Gather every line from the entries below that includes "head".

(Raw data Opens)

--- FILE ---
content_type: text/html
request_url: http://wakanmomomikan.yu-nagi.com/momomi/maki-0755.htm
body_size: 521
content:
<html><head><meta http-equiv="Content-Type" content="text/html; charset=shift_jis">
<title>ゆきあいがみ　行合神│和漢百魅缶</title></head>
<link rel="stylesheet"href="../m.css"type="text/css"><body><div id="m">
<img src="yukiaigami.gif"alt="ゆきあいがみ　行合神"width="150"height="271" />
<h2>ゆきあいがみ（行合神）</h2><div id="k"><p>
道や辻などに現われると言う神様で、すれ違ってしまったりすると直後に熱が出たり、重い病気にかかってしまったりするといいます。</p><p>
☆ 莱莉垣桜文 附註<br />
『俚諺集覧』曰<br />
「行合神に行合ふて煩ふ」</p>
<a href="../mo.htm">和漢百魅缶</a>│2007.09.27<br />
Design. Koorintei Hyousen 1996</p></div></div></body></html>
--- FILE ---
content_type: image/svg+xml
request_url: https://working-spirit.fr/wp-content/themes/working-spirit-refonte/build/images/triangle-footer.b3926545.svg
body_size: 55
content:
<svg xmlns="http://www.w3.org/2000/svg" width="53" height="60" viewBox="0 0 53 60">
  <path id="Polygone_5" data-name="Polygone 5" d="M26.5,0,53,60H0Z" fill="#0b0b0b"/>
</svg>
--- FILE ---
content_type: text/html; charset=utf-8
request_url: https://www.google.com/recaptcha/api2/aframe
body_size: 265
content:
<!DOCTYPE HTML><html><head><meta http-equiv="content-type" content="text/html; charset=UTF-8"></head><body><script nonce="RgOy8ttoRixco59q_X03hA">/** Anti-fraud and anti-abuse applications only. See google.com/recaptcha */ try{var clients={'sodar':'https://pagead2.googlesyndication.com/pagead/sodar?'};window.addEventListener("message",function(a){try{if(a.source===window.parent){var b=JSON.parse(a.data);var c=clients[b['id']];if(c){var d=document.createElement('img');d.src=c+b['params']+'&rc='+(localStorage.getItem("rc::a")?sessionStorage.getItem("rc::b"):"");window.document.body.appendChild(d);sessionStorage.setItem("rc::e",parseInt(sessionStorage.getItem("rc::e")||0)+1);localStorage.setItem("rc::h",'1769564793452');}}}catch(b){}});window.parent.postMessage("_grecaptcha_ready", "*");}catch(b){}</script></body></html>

(Raw data Closes)

■ Result of the task
<html><head><meta http-equiv="Content-Type" content="text/html; charset=shift_jis">
<title>ゆきあいがみ　行合神│和漢百魅缶</title></head>
<!DOCTYPE HTML><html><head><meta http-equiv="content-type" content="text/html; charset=UTF-8"></head><body><script nonce="RgOy8ttoRixco59q_X03hA">/** Anti-fraud and anti-abuse applications only. See google.com/recaptcha */ try{var clients={'sodar':'https://pagead2.googlesyndication.com/pagead/sodar?'};window.addEventListener("message",function(a){try{if(a.source===window.parent){var b=JSON.parse(a.data);var c=clients[b['id']];if(c){var d=document.createElement('img');d.src=c+b['params']+'&rc='+(localStorage.getItem("rc::a")?sessionStorage.getItem("rc::b"):"");window.document.body.appendChild(d);sessionStorage.setItem("rc::e",parseInt(sessionStorage.getItem("rc::e")||0)+1);localStorage.setItem("rc::h",'1769564793452');}}}catch(b){}});window.parent.postMessage("_grecaptcha_ready", "*");}catch(b){}</script></body></html>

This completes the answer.